Accueil du site / Home_fr / Actualités / Vie de la Maison des Auteurs / Prix SACD découverte Spectacle Vivant 2016 : Adeline Rosenstein, pour décris-ravage

Son spectacle érudit et passionnant, drôle et édifiant, intelligent et d’une efficacité redoutable a conquis le Comité belge de la SACD qui a souhaité lui remettre un prix découverte - spectacle vivant : Adeline Rosenstein n’est certes pas une jeune première, mais son travail fait découvrir le théâtre documentaire et la question palestinienne d’une façon tout nouvelle. Retrouvez ici une présentation de son projet décris-ravage, ainsi que l’hommage écrit pour elle par Miguel Decleire.

L’œuvre : décris-ravage – spectacle documentaire consacré à la question de la Palestine depuis 1799

Avec cinq comédiens sans ornement et dépourvus d’artifice, décris-ravage donne à voir une traversée historique et sémantique de la question palestinienne, dans un détournement brillant de la conférence-spectacle. À la fois érudit, impertinent et ludique, le spectacle mêle savoir et fiction en un feuilleton passionnant couvrant la période historique de 1799 à 1908.

Souvent Adeline Rosenstein est derrière son pupitre, nous communiquant ce qu’elle a pu rassembler et comprendre, elle laisse aussi la scène à ses acteurs pour des saynètes, issues entre autres de pièces arabes ou de témoignages, qui reconstruisent autrement dans l’espace les questions qu’elle pose et se pose.
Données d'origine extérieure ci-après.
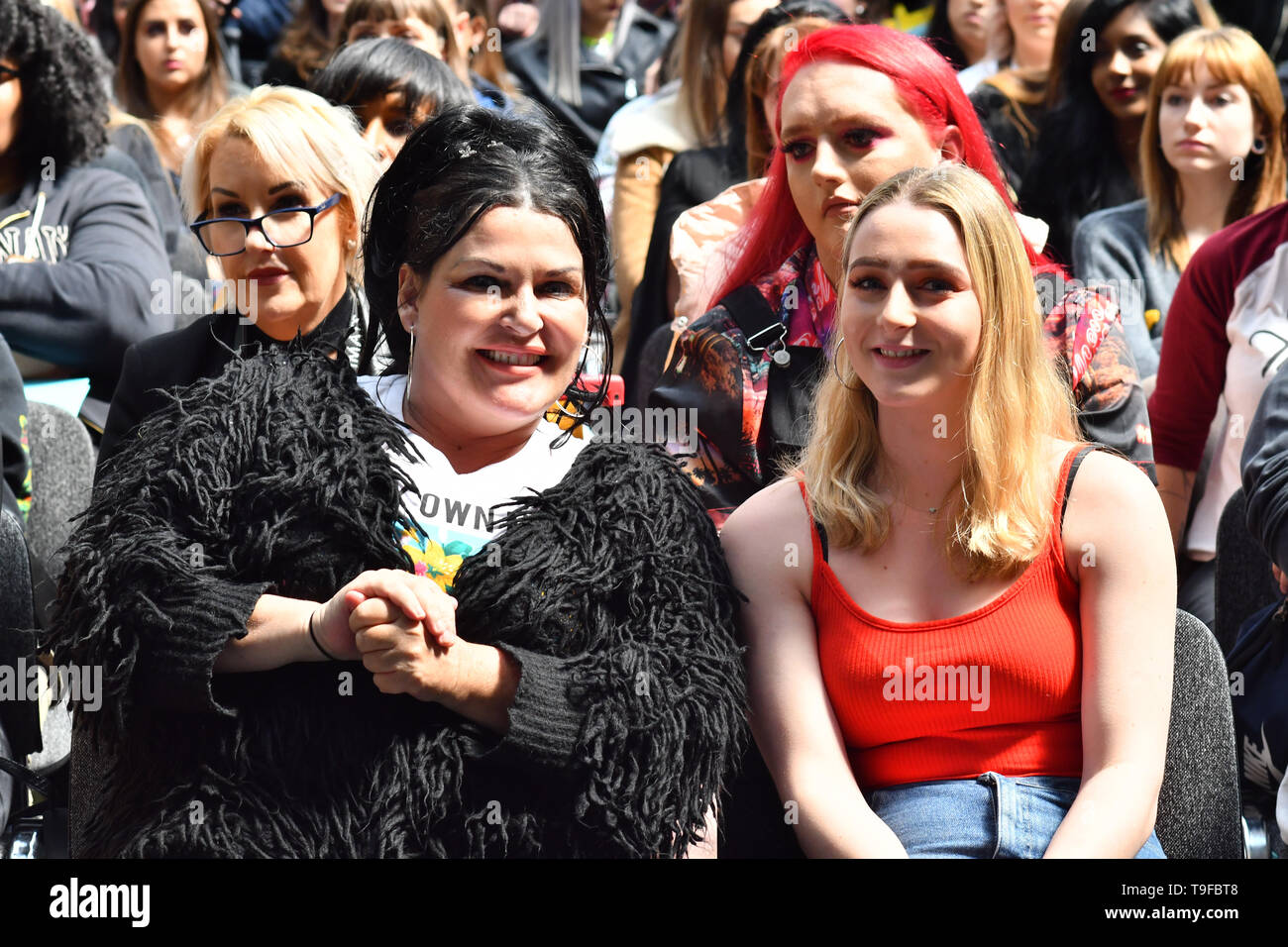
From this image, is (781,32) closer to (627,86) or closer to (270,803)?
(627,86)

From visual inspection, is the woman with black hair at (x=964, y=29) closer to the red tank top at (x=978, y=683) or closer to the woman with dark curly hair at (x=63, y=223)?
the woman with dark curly hair at (x=63, y=223)

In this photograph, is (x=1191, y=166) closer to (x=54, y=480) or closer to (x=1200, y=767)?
(x=1200, y=767)

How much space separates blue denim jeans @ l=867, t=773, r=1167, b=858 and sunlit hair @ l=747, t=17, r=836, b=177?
7.49ft

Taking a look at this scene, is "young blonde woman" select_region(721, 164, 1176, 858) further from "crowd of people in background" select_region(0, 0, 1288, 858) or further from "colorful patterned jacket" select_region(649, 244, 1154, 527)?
"colorful patterned jacket" select_region(649, 244, 1154, 527)

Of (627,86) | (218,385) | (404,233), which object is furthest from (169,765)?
(627,86)

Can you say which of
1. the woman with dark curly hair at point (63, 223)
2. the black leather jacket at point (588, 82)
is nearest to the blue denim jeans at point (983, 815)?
the woman with dark curly hair at point (63, 223)

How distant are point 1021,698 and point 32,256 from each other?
2916 mm

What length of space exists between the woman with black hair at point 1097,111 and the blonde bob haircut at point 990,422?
2.54 metres

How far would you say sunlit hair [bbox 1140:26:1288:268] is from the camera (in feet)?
13.8

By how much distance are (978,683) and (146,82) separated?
13.7ft

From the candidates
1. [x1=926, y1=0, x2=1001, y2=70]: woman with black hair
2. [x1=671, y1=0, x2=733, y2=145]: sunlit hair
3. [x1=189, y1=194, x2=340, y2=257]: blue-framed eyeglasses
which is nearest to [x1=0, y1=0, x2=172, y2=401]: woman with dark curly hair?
[x1=189, y1=194, x2=340, y2=257]: blue-framed eyeglasses

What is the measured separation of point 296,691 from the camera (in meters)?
1.97

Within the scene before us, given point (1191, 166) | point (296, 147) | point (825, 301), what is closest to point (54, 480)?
point (296, 147)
Textes écrits ou recueillis et mis en scène par : Adeline Rosenstein
Avec : Olindo Bolzan, Léa Drouet, Isabelle Nouzha, Céline Ohrel / Thibault Wenger, Adeline Rosenstein
Espace : Yvonne Harder
Lumières : Caspar Langhoff
Création sonore : Andrea Neumann
Regards scientifiques : Jean-Michel Chaumont, Henry Laurens, Julia Strutz, Tania Zittoun
Production : Leïla Di Gregorio

A voir : le teaser du spectacle.

L’hommage du Comité

« On dirait un croisement entre Zouc et Mary Poppins, entre Wonder Woman et Gertrude Stein, une Antigone qui se serait ravisée pour aller déterrer dans les bibliothèques les paroles des morts

elle prend tout à contre-pied, se permet une conférence qui bannit toute illustration, une pièce de théâtre à épisodes beaucoup trop longue, du documentaire en recomposition permanente, elle vise toujours à côté et elle fait mouche à chaque fois

elle et les membres du gang hétéroclite qui l’entoure, et qui rythment des paysages de gestes, reconstituent les débats exhumés, redessinent sur l’eau du plateau l’histoire d’une Palestine inconnue, Napoléon, les Ottomans, les Anglais et les Français, la Guerre des Six Jours

elle nous plonge dans l’effroi, mais c’est celui de notre ignorance son discours est toujours lui-même une mise en perspective du discours, y compris du sien

une pédagogue iconoclaste, au sens propre du terme, une bousilleuse d’images en place, qui par ses lapidations flasques redonne sa place à la parole et à la pensée

à en pleurer de rire

elle avance comme une funambule, une tronçonneuse dans chaque main

et aucun mur ne lui résiste

Adeline Rosenstein

et son projet décris-ravage »

Miguel Decleire

L’autrice

Depuis 2003, Adeline Rosenstein développe un travail de création documentaire. Basées essentiellement sur des entretiens et du matériau factuel produit par des universitaires, ses pièces traitent de sujets aussi divers que la main-d’œuvre masculine d’Europe de l’Est à Berlin, les exilés juifs allemands en Argentine pendant la dernière dictature ou l’histoire des discours d’experts sur la traite des femmes. Elle est également active dans le domaine associatif où elle réalise des ateliers radiophoniques avec des femmes en alphabétisation, et collabore avec d’autres artistes en tant que comédienne, dramaturge et traductrice.